SOURCE EXCERPT
○ ○ ○ ○

Dr. Shlomo Benartzi penned another outstanding article in a recent Wall Street Journal entitled, “The High Financial Price of our Short Attention Spans”.


The use of a mobile device can be counter productive to good decision making about money, posits Dr. Bernartzi.  He makes a very good case to back up this claim.


Effective decision making about money, he says, typically requires information, concentration and reflection.  It is difficult to associate those words with normal use of a digital device-they seem to be drowning us in information constantly.


Multitasking gets in the way of good decision making about finances.  Dr. Bernartzi compares the decision to have a piece of cake when we are supposed to be on a diet to the constant trade-off decisions we make about finances.  Spend or save? Cake or not?  Most people make the wrong decision and multitasking makes it worse.


If you have to make an important financial decision, he proposes, turn off your mobile device or at least put it in “do not disturb” mode.

○ ○ ○ ○

DATASET ENTRIES
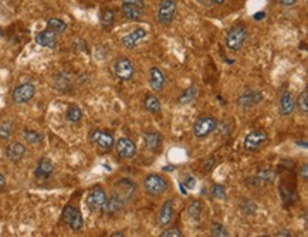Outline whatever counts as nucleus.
<instances>
[{
	"label": "nucleus",
	"instance_id": "31",
	"mask_svg": "<svg viewBox=\"0 0 308 237\" xmlns=\"http://www.w3.org/2000/svg\"><path fill=\"white\" fill-rule=\"evenodd\" d=\"M83 118V113L78 105H71L67 110V121L71 123H78Z\"/></svg>",
	"mask_w": 308,
	"mask_h": 237
},
{
	"label": "nucleus",
	"instance_id": "24",
	"mask_svg": "<svg viewBox=\"0 0 308 237\" xmlns=\"http://www.w3.org/2000/svg\"><path fill=\"white\" fill-rule=\"evenodd\" d=\"M53 86H54L57 91L67 93V91L71 90V86H73L71 77H70V74H67V73H58V74H56V77H54V80H53Z\"/></svg>",
	"mask_w": 308,
	"mask_h": 237
},
{
	"label": "nucleus",
	"instance_id": "35",
	"mask_svg": "<svg viewBox=\"0 0 308 237\" xmlns=\"http://www.w3.org/2000/svg\"><path fill=\"white\" fill-rule=\"evenodd\" d=\"M210 233L213 237H227L229 236V232L220 225V223H213L212 229H210Z\"/></svg>",
	"mask_w": 308,
	"mask_h": 237
},
{
	"label": "nucleus",
	"instance_id": "23",
	"mask_svg": "<svg viewBox=\"0 0 308 237\" xmlns=\"http://www.w3.org/2000/svg\"><path fill=\"white\" fill-rule=\"evenodd\" d=\"M144 143L150 152H158L162 148V136L158 132H147L144 135Z\"/></svg>",
	"mask_w": 308,
	"mask_h": 237
},
{
	"label": "nucleus",
	"instance_id": "4",
	"mask_svg": "<svg viewBox=\"0 0 308 237\" xmlns=\"http://www.w3.org/2000/svg\"><path fill=\"white\" fill-rule=\"evenodd\" d=\"M269 141V135L263 129H253L246 135L243 141V148L247 152H257Z\"/></svg>",
	"mask_w": 308,
	"mask_h": 237
},
{
	"label": "nucleus",
	"instance_id": "42",
	"mask_svg": "<svg viewBox=\"0 0 308 237\" xmlns=\"http://www.w3.org/2000/svg\"><path fill=\"white\" fill-rule=\"evenodd\" d=\"M277 1L284 7H290V6H294L296 3H299L300 0H277Z\"/></svg>",
	"mask_w": 308,
	"mask_h": 237
},
{
	"label": "nucleus",
	"instance_id": "10",
	"mask_svg": "<svg viewBox=\"0 0 308 237\" xmlns=\"http://www.w3.org/2000/svg\"><path fill=\"white\" fill-rule=\"evenodd\" d=\"M36 94V87L31 83H23L19 84L11 93V101L14 104H26Z\"/></svg>",
	"mask_w": 308,
	"mask_h": 237
},
{
	"label": "nucleus",
	"instance_id": "5",
	"mask_svg": "<svg viewBox=\"0 0 308 237\" xmlns=\"http://www.w3.org/2000/svg\"><path fill=\"white\" fill-rule=\"evenodd\" d=\"M168 180L156 173L148 175L144 180V189L150 196H160L165 190L168 189Z\"/></svg>",
	"mask_w": 308,
	"mask_h": 237
},
{
	"label": "nucleus",
	"instance_id": "38",
	"mask_svg": "<svg viewBox=\"0 0 308 237\" xmlns=\"http://www.w3.org/2000/svg\"><path fill=\"white\" fill-rule=\"evenodd\" d=\"M280 195H281V199H283V202L286 203V205H289V203H291L293 202V193H291V190L287 189L284 185H281L280 186Z\"/></svg>",
	"mask_w": 308,
	"mask_h": 237
},
{
	"label": "nucleus",
	"instance_id": "47",
	"mask_svg": "<svg viewBox=\"0 0 308 237\" xmlns=\"http://www.w3.org/2000/svg\"><path fill=\"white\" fill-rule=\"evenodd\" d=\"M274 236H291V235H290V232H277V233H276V235H274Z\"/></svg>",
	"mask_w": 308,
	"mask_h": 237
},
{
	"label": "nucleus",
	"instance_id": "13",
	"mask_svg": "<svg viewBox=\"0 0 308 237\" xmlns=\"http://www.w3.org/2000/svg\"><path fill=\"white\" fill-rule=\"evenodd\" d=\"M115 148H117V155L121 158V159H132L137 153V146L134 141H131L130 138H120L117 143H114Z\"/></svg>",
	"mask_w": 308,
	"mask_h": 237
},
{
	"label": "nucleus",
	"instance_id": "21",
	"mask_svg": "<svg viewBox=\"0 0 308 237\" xmlns=\"http://www.w3.org/2000/svg\"><path fill=\"white\" fill-rule=\"evenodd\" d=\"M53 171H54L53 162L50 161V159H47V158H43V159L38 161L36 171H34V176L37 179H48L51 176Z\"/></svg>",
	"mask_w": 308,
	"mask_h": 237
},
{
	"label": "nucleus",
	"instance_id": "27",
	"mask_svg": "<svg viewBox=\"0 0 308 237\" xmlns=\"http://www.w3.org/2000/svg\"><path fill=\"white\" fill-rule=\"evenodd\" d=\"M197 94H199V90H197V87L195 86H190L187 87L186 90L182 93V94L179 95V98H177V103L179 104H189V103H192L195 98L197 97Z\"/></svg>",
	"mask_w": 308,
	"mask_h": 237
},
{
	"label": "nucleus",
	"instance_id": "45",
	"mask_svg": "<svg viewBox=\"0 0 308 237\" xmlns=\"http://www.w3.org/2000/svg\"><path fill=\"white\" fill-rule=\"evenodd\" d=\"M300 176L304 180H307L308 178V166L307 165H303V171H300Z\"/></svg>",
	"mask_w": 308,
	"mask_h": 237
},
{
	"label": "nucleus",
	"instance_id": "46",
	"mask_svg": "<svg viewBox=\"0 0 308 237\" xmlns=\"http://www.w3.org/2000/svg\"><path fill=\"white\" fill-rule=\"evenodd\" d=\"M4 186H6V178H4V175L0 173V190L3 189Z\"/></svg>",
	"mask_w": 308,
	"mask_h": 237
},
{
	"label": "nucleus",
	"instance_id": "48",
	"mask_svg": "<svg viewBox=\"0 0 308 237\" xmlns=\"http://www.w3.org/2000/svg\"><path fill=\"white\" fill-rule=\"evenodd\" d=\"M224 0H215V4H217V6H220V4H223Z\"/></svg>",
	"mask_w": 308,
	"mask_h": 237
},
{
	"label": "nucleus",
	"instance_id": "50",
	"mask_svg": "<svg viewBox=\"0 0 308 237\" xmlns=\"http://www.w3.org/2000/svg\"><path fill=\"white\" fill-rule=\"evenodd\" d=\"M0 36H1V30H0Z\"/></svg>",
	"mask_w": 308,
	"mask_h": 237
},
{
	"label": "nucleus",
	"instance_id": "8",
	"mask_svg": "<svg viewBox=\"0 0 308 237\" xmlns=\"http://www.w3.org/2000/svg\"><path fill=\"white\" fill-rule=\"evenodd\" d=\"M177 1L176 0H160L158 7V20L162 26H169L176 14Z\"/></svg>",
	"mask_w": 308,
	"mask_h": 237
},
{
	"label": "nucleus",
	"instance_id": "15",
	"mask_svg": "<svg viewBox=\"0 0 308 237\" xmlns=\"http://www.w3.org/2000/svg\"><path fill=\"white\" fill-rule=\"evenodd\" d=\"M276 172L273 171H260L257 172L256 175L250 176L249 179L246 180V183L249 186H264V185H270L276 180Z\"/></svg>",
	"mask_w": 308,
	"mask_h": 237
},
{
	"label": "nucleus",
	"instance_id": "26",
	"mask_svg": "<svg viewBox=\"0 0 308 237\" xmlns=\"http://www.w3.org/2000/svg\"><path fill=\"white\" fill-rule=\"evenodd\" d=\"M202 216V203L199 200H193L187 208V218L192 223H197Z\"/></svg>",
	"mask_w": 308,
	"mask_h": 237
},
{
	"label": "nucleus",
	"instance_id": "44",
	"mask_svg": "<svg viewBox=\"0 0 308 237\" xmlns=\"http://www.w3.org/2000/svg\"><path fill=\"white\" fill-rule=\"evenodd\" d=\"M264 17H266V13H264V11H257V13L253 14V19L256 20V21H262Z\"/></svg>",
	"mask_w": 308,
	"mask_h": 237
},
{
	"label": "nucleus",
	"instance_id": "11",
	"mask_svg": "<svg viewBox=\"0 0 308 237\" xmlns=\"http://www.w3.org/2000/svg\"><path fill=\"white\" fill-rule=\"evenodd\" d=\"M107 199L108 198H107V193L104 192V189L94 188L88 192L85 202H87V206L91 212H103Z\"/></svg>",
	"mask_w": 308,
	"mask_h": 237
},
{
	"label": "nucleus",
	"instance_id": "36",
	"mask_svg": "<svg viewBox=\"0 0 308 237\" xmlns=\"http://www.w3.org/2000/svg\"><path fill=\"white\" fill-rule=\"evenodd\" d=\"M11 132H13V126L10 122H3L0 125V139H3V141L9 139Z\"/></svg>",
	"mask_w": 308,
	"mask_h": 237
},
{
	"label": "nucleus",
	"instance_id": "25",
	"mask_svg": "<svg viewBox=\"0 0 308 237\" xmlns=\"http://www.w3.org/2000/svg\"><path fill=\"white\" fill-rule=\"evenodd\" d=\"M124 208H125V205L122 203L121 200H118L115 196L111 195V198L107 199V203H105V206H104L103 212L107 213V215H110V216H112V215H118Z\"/></svg>",
	"mask_w": 308,
	"mask_h": 237
},
{
	"label": "nucleus",
	"instance_id": "16",
	"mask_svg": "<svg viewBox=\"0 0 308 237\" xmlns=\"http://www.w3.org/2000/svg\"><path fill=\"white\" fill-rule=\"evenodd\" d=\"M4 153H6V158H7L10 162L17 163V162H20L23 158H24V156H26L27 149H26V146H24L23 143L10 142L9 145L6 146V151H4Z\"/></svg>",
	"mask_w": 308,
	"mask_h": 237
},
{
	"label": "nucleus",
	"instance_id": "18",
	"mask_svg": "<svg viewBox=\"0 0 308 237\" xmlns=\"http://www.w3.org/2000/svg\"><path fill=\"white\" fill-rule=\"evenodd\" d=\"M34 41L37 43L38 46H41V47H46V48H56L57 46V34L54 33V31H51V30H43V31H40V33H37L36 34V38H34Z\"/></svg>",
	"mask_w": 308,
	"mask_h": 237
},
{
	"label": "nucleus",
	"instance_id": "1",
	"mask_svg": "<svg viewBox=\"0 0 308 237\" xmlns=\"http://www.w3.org/2000/svg\"><path fill=\"white\" fill-rule=\"evenodd\" d=\"M137 195V183L134 180L124 178V179L118 180L114 185V190H112V196H115L118 200H121L122 203L127 206Z\"/></svg>",
	"mask_w": 308,
	"mask_h": 237
},
{
	"label": "nucleus",
	"instance_id": "49",
	"mask_svg": "<svg viewBox=\"0 0 308 237\" xmlns=\"http://www.w3.org/2000/svg\"><path fill=\"white\" fill-rule=\"evenodd\" d=\"M111 236H114V237H115V236H124V235H122L121 232H120V233H112Z\"/></svg>",
	"mask_w": 308,
	"mask_h": 237
},
{
	"label": "nucleus",
	"instance_id": "29",
	"mask_svg": "<svg viewBox=\"0 0 308 237\" xmlns=\"http://www.w3.org/2000/svg\"><path fill=\"white\" fill-rule=\"evenodd\" d=\"M144 107L151 114H158L160 111V103L155 95H147L144 100Z\"/></svg>",
	"mask_w": 308,
	"mask_h": 237
},
{
	"label": "nucleus",
	"instance_id": "14",
	"mask_svg": "<svg viewBox=\"0 0 308 237\" xmlns=\"http://www.w3.org/2000/svg\"><path fill=\"white\" fill-rule=\"evenodd\" d=\"M264 95L260 93V91H247L242 94L239 98H237V105L240 108H253L256 105H259L263 101Z\"/></svg>",
	"mask_w": 308,
	"mask_h": 237
},
{
	"label": "nucleus",
	"instance_id": "19",
	"mask_svg": "<svg viewBox=\"0 0 308 237\" xmlns=\"http://www.w3.org/2000/svg\"><path fill=\"white\" fill-rule=\"evenodd\" d=\"M166 83V78H165V74L162 73V70L158 68V67H152L150 70V86L151 88L155 91V93H159L163 90V86Z\"/></svg>",
	"mask_w": 308,
	"mask_h": 237
},
{
	"label": "nucleus",
	"instance_id": "6",
	"mask_svg": "<svg viewBox=\"0 0 308 237\" xmlns=\"http://www.w3.org/2000/svg\"><path fill=\"white\" fill-rule=\"evenodd\" d=\"M112 73H114V76L117 77L118 80L130 81L134 77L135 68H134V64H132V61L130 58L120 57L112 63Z\"/></svg>",
	"mask_w": 308,
	"mask_h": 237
},
{
	"label": "nucleus",
	"instance_id": "2",
	"mask_svg": "<svg viewBox=\"0 0 308 237\" xmlns=\"http://www.w3.org/2000/svg\"><path fill=\"white\" fill-rule=\"evenodd\" d=\"M247 38V30L243 24H234L226 34V46L232 51H239L244 46Z\"/></svg>",
	"mask_w": 308,
	"mask_h": 237
},
{
	"label": "nucleus",
	"instance_id": "12",
	"mask_svg": "<svg viewBox=\"0 0 308 237\" xmlns=\"http://www.w3.org/2000/svg\"><path fill=\"white\" fill-rule=\"evenodd\" d=\"M90 141L95 143L103 151H110L115 143L114 135L108 131H104V129H94L93 132L90 133Z\"/></svg>",
	"mask_w": 308,
	"mask_h": 237
},
{
	"label": "nucleus",
	"instance_id": "33",
	"mask_svg": "<svg viewBox=\"0 0 308 237\" xmlns=\"http://www.w3.org/2000/svg\"><path fill=\"white\" fill-rule=\"evenodd\" d=\"M296 105H297V108H299L300 113L307 114L308 113V90L307 88H306V90H303V93L299 95Z\"/></svg>",
	"mask_w": 308,
	"mask_h": 237
},
{
	"label": "nucleus",
	"instance_id": "37",
	"mask_svg": "<svg viewBox=\"0 0 308 237\" xmlns=\"http://www.w3.org/2000/svg\"><path fill=\"white\" fill-rule=\"evenodd\" d=\"M212 196L216 199H226V189L222 185H213L212 186Z\"/></svg>",
	"mask_w": 308,
	"mask_h": 237
},
{
	"label": "nucleus",
	"instance_id": "20",
	"mask_svg": "<svg viewBox=\"0 0 308 237\" xmlns=\"http://www.w3.org/2000/svg\"><path fill=\"white\" fill-rule=\"evenodd\" d=\"M294 108H296V103H294L293 95L290 91L284 90L280 95V110H279V113H280L281 117H289V115L293 114Z\"/></svg>",
	"mask_w": 308,
	"mask_h": 237
},
{
	"label": "nucleus",
	"instance_id": "7",
	"mask_svg": "<svg viewBox=\"0 0 308 237\" xmlns=\"http://www.w3.org/2000/svg\"><path fill=\"white\" fill-rule=\"evenodd\" d=\"M216 128H217V119L215 117H200L193 123V135L199 139H203L213 132Z\"/></svg>",
	"mask_w": 308,
	"mask_h": 237
},
{
	"label": "nucleus",
	"instance_id": "34",
	"mask_svg": "<svg viewBox=\"0 0 308 237\" xmlns=\"http://www.w3.org/2000/svg\"><path fill=\"white\" fill-rule=\"evenodd\" d=\"M240 210L246 215H254L257 212V205L250 199H243L240 202Z\"/></svg>",
	"mask_w": 308,
	"mask_h": 237
},
{
	"label": "nucleus",
	"instance_id": "28",
	"mask_svg": "<svg viewBox=\"0 0 308 237\" xmlns=\"http://www.w3.org/2000/svg\"><path fill=\"white\" fill-rule=\"evenodd\" d=\"M46 26L47 29L54 31L56 34H61V33H64L67 30L66 21H63L61 19H57V17H51V19L47 20Z\"/></svg>",
	"mask_w": 308,
	"mask_h": 237
},
{
	"label": "nucleus",
	"instance_id": "3",
	"mask_svg": "<svg viewBox=\"0 0 308 237\" xmlns=\"http://www.w3.org/2000/svg\"><path fill=\"white\" fill-rule=\"evenodd\" d=\"M121 10L124 17L130 21H140L144 17L145 1L144 0H122Z\"/></svg>",
	"mask_w": 308,
	"mask_h": 237
},
{
	"label": "nucleus",
	"instance_id": "9",
	"mask_svg": "<svg viewBox=\"0 0 308 237\" xmlns=\"http://www.w3.org/2000/svg\"><path fill=\"white\" fill-rule=\"evenodd\" d=\"M63 222L68 225L73 230H80L84 226V219L81 212L78 210V208H75L73 205H67L66 208L63 209V215H61Z\"/></svg>",
	"mask_w": 308,
	"mask_h": 237
},
{
	"label": "nucleus",
	"instance_id": "32",
	"mask_svg": "<svg viewBox=\"0 0 308 237\" xmlns=\"http://www.w3.org/2000/svg\"><path fill=\"white\" fill-rule=\"evenodd\" d=\"M21 136L24 138V141L27 143H31V145H37L43 141V135L40 132H36V131H30V129H24L21 132Z\"/></svg>",
	"mask_w": 308,
	"mask_h": 237
},
{
	"label": "nucleus",
	"instance_id": "40",
	"mask_svg": "<svg viewBox=\"0 0 308 237\" xmlns=\"http://www.w3.org/2000/svg\"><path fill=\"white\" fill-rule=\"evenodd\" d=\"M216 165V159L212 156V158H207L205 162H203V171L205 172H212L213 171V168H215Z\"/></svg>",
	"mask_w": 308,
	"mask_h": 237
},
{
	"label": "nucleus",
	"instance_id": "17",
	"mask_svg": "<svg viewBox=\"0 0 308 237\" xmlns=\"http://www.w3.org/2000/svg\"><path fill=\"white\" fill-rule=\"evenodd\" d=\"M145 36H147V30L142 29V27L132 30L131 33H128L127 36H124V37L121 38V44L125 48L131 50V48L137 47L141 41L145 38Z\"/></svg>",
	"mask_w": 308,
	"mask_h": 237
},
{
	"label": "nucleus",
	"instance_id": "30",
	"mask_svg": "<svg viewBox=\"0 0 308 237\" xmlns=\"http://www.w3.org/2000/svg\"><path fill=\"white\" fill-rule=\"evenodd\" d=\"M114 21H115V14H114V11H112L111 9H104L103 11H101V16H100V23H101V26H103L104 29H110V27H112Z\"/></svg>",
	"mask_w": 308,
	"mask_h": 237
},
{
	"label": "nucleus",
	"instance_id": "41",
	"mask_svg": "<svg viewBox=\"0 0 308 237\" xmlns=\"http://www.w3.org/2000/svg\"><path fill=\"white\" fill-rule=\"evenodd\" d=\"M182 185H183V186L189 190L195 189V186H196V179H195L193 176H186L185 180L182 182Z\"/></svg>",
	"mask_w": 308,
	"mask_h": 237
},
{
	"label": "nucleus",
	"instance_id": "43",
	"mask_svg": "<svg viewBox=\"0 0 308 237\" xmlns=\"http://www.w3.org/2000/svg\"><path fill=\"white\" fill-rule=\"evenodd\" d=\"M197 3L203 7H212L215 6V0H196Z\"/></svg>",
	"mask_w": 308,
	"mask_h": 237
},
{
	"label": "nucleus",
	"instance_id": "39",
	"mask_svg": "<svg viewBox=\"0 0 308 237\" xmlns=\"http://www.w3.org/2000/svg\"><path fill=\"white\" fill-rule=\"evenodd\" d=\"M182 232L179 229H168L160 233V237H182Z\"/></svg>",
	"mask_w": 308,
	"mask_h": 237
},
{
	"label": "nucleus",
	"instance_id": "22",
	"mask_svg": "<svg viewBox=\"0 0 308 237\" xmlns=\"http://www.w3.org/2000/svg\"><path fill=\"white\" fill-rule=\"evenodd\" d=\"M173 218V200L168 199L159 210L158 222L160 226H168Z\"/></svg>",
	"mask_w": 308,
	"mask_h": 237
}]
</instances>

○ ○ ○ ○

TASK SET
a) Write out the passage on mobile devices and money decisions word for word, starting at "The use of a" and ending at "makes it worse.".
b) Continue the passage on mobile devices and money decisions from its last sentence.

RESPONSES BY TASK
a)
The use of a mobile device can be counter productive to good decision making about money, posits Dr. Bernartzi.  He makes a very good case to back up this claim.


Effective decision making about money, he says, typically requires information, concentration and reflection.  It is difficult to associate those words with normal use of a digital device-they seem to be drowning us in information constantly.


Multitasking gets in the way of good decision making about finances.  Dr. Bernartzi compares the decision to have a piece of cake when we are supposed to be on a diet to the constant trade-off decisions we make about finances.  Spend or save? Cake or not?  Most people make the wrong decision and multitasking makes it worse.

b)
Most certainly you know someone who checks the value of their portfolio and their rates of return on their phone at least once a day.  That dangerous behavior can impede positive results.  Research shows that after the Israeli government prohibited retirement funds from displaying returns for periods shorter than 12 months, investors reacted by trading less and taking smarter risks.


Dr Bernartzi teamed up with John Payne of Duke University and their research showed that people tend to perform worse on a test of financial literacy when given the test on a mobile device.  Other research has shown that merely having your device near you can diminish your cognitive capacity. Next time you meet with your financial advisor, have everyone put their phones in another room.  See how that may improve your communication skills and possibly lead to better decision making.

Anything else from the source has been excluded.